**Consigne 1:** D'après l'extrait, dans quelle ville Joseph habite-t-il selon Matthieu ?

**Extrait:**
Fixe ton étoile : dimanche 5 janvier.

le texte de l’évangile sur le site de l’AELF.

Pour situer le texte :

     Nous rebroussons donc chemin au premier temps de la deuxième partie, alors que nous avons eu le deuxième temps de cette même partie la semaine dernière. Je rappelle simplement que, pour Matthieu, Joseph habite Bethléem : c’est là qu’il a épousé Marie et l’a prise sous son toit, là que cette dernière a mis au monde son enfant (tout cela est dans sa première partie). Nous sommes maintenant environ deux années plus tard. Rappelons-nous aussi que nos auteurs n’avaient pas le moindre renseignement sur les origines de Jésus, qui restaient énigmatiques : on le disait né à Bethléem, mais on le disait aussi Nazaréen. On connaissait sa mère Marie, et l’on se rappelait du nom de son père, Joseph. Ils ont essayé d’imaginer. Ils n’ont pas été les seuls : « l’Evangile de Jacques », par exemple, qui n’a pas été retenu comme canonique, a été particulièrement fourni en la matière.

**Données fournies:**
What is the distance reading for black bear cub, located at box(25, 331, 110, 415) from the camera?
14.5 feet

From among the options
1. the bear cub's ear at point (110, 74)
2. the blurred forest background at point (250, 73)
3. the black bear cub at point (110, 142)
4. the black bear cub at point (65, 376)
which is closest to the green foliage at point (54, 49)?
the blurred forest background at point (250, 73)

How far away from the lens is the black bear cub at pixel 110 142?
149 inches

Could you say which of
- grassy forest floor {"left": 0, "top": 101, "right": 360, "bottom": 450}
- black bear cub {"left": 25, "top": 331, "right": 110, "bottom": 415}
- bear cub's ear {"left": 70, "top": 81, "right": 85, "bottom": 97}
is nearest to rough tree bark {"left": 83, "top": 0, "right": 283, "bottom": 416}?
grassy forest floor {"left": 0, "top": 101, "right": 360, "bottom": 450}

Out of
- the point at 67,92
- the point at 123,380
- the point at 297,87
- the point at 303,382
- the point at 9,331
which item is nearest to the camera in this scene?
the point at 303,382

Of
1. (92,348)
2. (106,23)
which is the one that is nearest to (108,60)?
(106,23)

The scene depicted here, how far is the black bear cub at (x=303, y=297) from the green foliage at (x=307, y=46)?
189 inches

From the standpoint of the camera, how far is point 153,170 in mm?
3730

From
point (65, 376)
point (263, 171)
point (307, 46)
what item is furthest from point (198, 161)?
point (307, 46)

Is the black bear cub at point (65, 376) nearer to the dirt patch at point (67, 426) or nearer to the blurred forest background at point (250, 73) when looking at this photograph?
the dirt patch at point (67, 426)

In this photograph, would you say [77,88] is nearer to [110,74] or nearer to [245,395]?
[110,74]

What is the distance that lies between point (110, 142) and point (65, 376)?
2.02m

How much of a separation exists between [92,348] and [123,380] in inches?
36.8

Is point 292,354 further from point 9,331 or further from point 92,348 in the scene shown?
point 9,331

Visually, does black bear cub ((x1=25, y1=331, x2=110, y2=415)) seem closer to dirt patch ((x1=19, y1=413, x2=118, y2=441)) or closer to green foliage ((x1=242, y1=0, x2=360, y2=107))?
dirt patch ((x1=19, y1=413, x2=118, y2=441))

...

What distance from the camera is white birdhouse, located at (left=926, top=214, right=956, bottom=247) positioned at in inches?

**Consigne 2:** Listez toutes les lignes des enregistrements contenant la chaîne "foliage", en tenant compte de la casse.

**Corrigé 1:** À Bethléem.

**Corrigé 2:**
which is closest to the green foliage at point (54, 49)?
The scene depicted here, how far is the black bear cub at (x=303, y=297) from the green foliage at (x=307, y=46)?
Visually, does black bear cub ((x1=25, y1=331, x2=110, y2=415)) seem closer to dirt patch ((x1=19, y1=413, x2=118, y2=441)) or closer to green foliage ((x1=242, y1=0, x2=360, y2=107))?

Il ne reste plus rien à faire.